The cholesteric (or chiral nematic) liquid crystal phase is typically composed of nematic mesogenic molecules containing a chiral center which produces intermolecular forces that favor alignment between molecules at a slight angle to one another. This leads to the formation of a structure which can be visualized as a stack of very thin 2-D nematic-like layers with the director in each layer twisted with respect to those above and below. In this structure, the directors actually form in a continuous helical pattern about the layer normal. The black arrow in the animation represents director orientation in the succession of layers along the stack.

The molecules shown are merely representations of the many chiral nematic mesogens lying in the slabs of infinitesimal thickness with a distribution of orientation around the director. This is not to be confused with the planar arrangement found in smectic mesophases.

An important characteristic of the cholesteric mesophase is the pitch. The pitch, p, is defined as the distance it takes for the director to rotate one full turn in the helix as illustrated in the above animation. A byproduct of the helical structure of the chiral nematic phase, is its ability to selectively reflect light of wavelengths equal to the pitch length, so that a color will be reflected when the pitch is equal to the corresponding wavelength of light in the visible spectrum.
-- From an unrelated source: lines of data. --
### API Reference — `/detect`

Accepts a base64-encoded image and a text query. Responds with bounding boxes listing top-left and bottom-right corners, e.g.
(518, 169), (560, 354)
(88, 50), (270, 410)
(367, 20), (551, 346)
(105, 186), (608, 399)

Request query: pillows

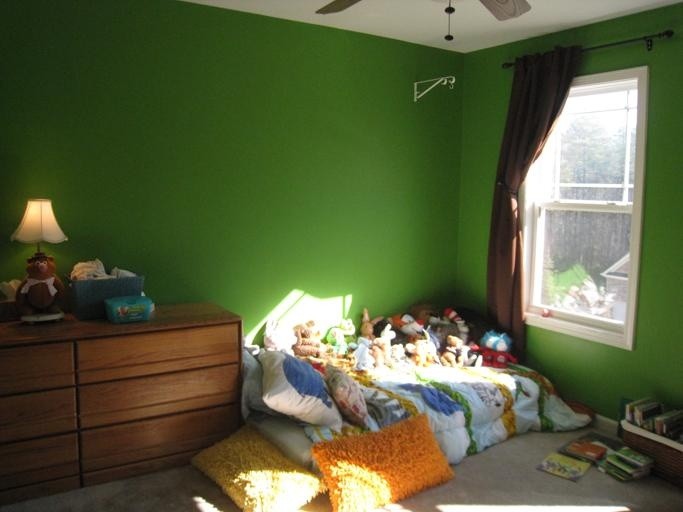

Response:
(311, 414), (454, 512)
(191, 426), (327, 512)
(245, 350), (373, 429)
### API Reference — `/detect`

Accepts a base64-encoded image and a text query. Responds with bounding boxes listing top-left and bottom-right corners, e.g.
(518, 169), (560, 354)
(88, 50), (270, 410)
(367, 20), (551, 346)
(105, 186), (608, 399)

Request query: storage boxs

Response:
(65, 273), (146, 321)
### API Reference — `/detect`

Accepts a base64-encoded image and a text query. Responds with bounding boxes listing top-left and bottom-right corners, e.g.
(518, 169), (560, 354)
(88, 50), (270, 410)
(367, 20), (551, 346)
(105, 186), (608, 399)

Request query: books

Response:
(558, 436), (656, 483)
(621, 396), (682, 443)
(535, 451), (591, 483)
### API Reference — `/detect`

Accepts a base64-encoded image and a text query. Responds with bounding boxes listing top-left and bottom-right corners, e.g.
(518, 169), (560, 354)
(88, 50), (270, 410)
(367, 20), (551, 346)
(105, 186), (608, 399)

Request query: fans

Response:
(315, 0), (532, 21)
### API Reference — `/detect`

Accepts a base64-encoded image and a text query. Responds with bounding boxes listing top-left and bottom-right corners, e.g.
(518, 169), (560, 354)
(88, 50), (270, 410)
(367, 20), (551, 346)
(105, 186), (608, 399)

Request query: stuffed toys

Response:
(292, 302), (518, 378)
(14, 255), (65, 317)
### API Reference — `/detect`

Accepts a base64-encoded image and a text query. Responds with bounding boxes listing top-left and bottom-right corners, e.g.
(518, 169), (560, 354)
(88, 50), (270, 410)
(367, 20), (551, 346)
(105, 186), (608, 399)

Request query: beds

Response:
(248, 360), (598, 474)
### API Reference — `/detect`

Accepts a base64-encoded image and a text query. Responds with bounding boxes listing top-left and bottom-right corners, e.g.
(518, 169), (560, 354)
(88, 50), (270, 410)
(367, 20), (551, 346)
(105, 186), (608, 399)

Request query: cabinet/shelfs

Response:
(1, 301), (244, 508)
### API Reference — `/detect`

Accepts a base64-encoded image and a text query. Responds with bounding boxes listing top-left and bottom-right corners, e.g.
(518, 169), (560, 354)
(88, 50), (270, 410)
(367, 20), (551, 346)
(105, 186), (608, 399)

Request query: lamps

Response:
(9, 197), (69, 325)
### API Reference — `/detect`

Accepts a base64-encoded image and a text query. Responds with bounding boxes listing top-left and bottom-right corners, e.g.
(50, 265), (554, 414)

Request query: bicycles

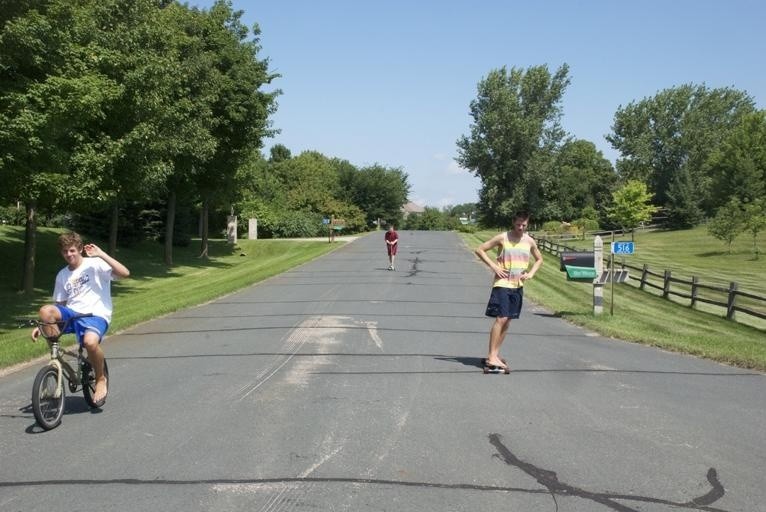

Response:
(14, 312), (110, 431)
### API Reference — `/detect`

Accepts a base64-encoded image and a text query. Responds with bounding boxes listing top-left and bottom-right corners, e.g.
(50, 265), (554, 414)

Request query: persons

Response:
(32, 232), (130, 403)
(475, 211), (543, 369)
(385, 226), (399, 270)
The effect is based on the temperature dependence of the gradual change in director orientation between successive layers, which modifies the pitch length resulting in an alteration of the wavelength of reflected light according to the temperature. The angle at which the director changes can be made larger, and thus tighten the pitch, by increasing the temperature of the molecules, hence giving them more thermal energy. Similarly, decreasing the temperature of the molecules increases the pitch length of the chiral nematic liquid crystal. This makes it possible to build a liquid crystal thermometer that displays the temperature of its environment by the reflected color. Mixtures of various types of these liquid crystals are often used to create sensors with a wide variety of responses to temperature change. Such sensors are used for thermometers often in the form of heat sensitive films to detect flaws in circuit board connections, fluid flow patterns, condition of batteries, the presence of radiation, or in novelties such as "mood" rings.

In the fabrication of films, since putting chiral nematic liquid crystals directly on a black background would lead to degradation and perhaps contamination, the crystals are micro-encapsulated into particles of very small dimensions. The particles are then treated with a binding material that will contract upon curing so as to flatten the  microcapsules and produce the best alignment for brighter colors. An application of a class of chiral nematic liquid crystals which are less temperature sensitive is to create materials such as clothing, dolls, inks and paints.

The wavelength of the reflected light can also be controlled by adjusting the chemical composition, since cholesterics can either consist of exclusively chiral molecules or of nematic molecules with a chiral dopant dispersed throughout. In this case, the dopant concentration is used to adjust the chirality and thus the pitch.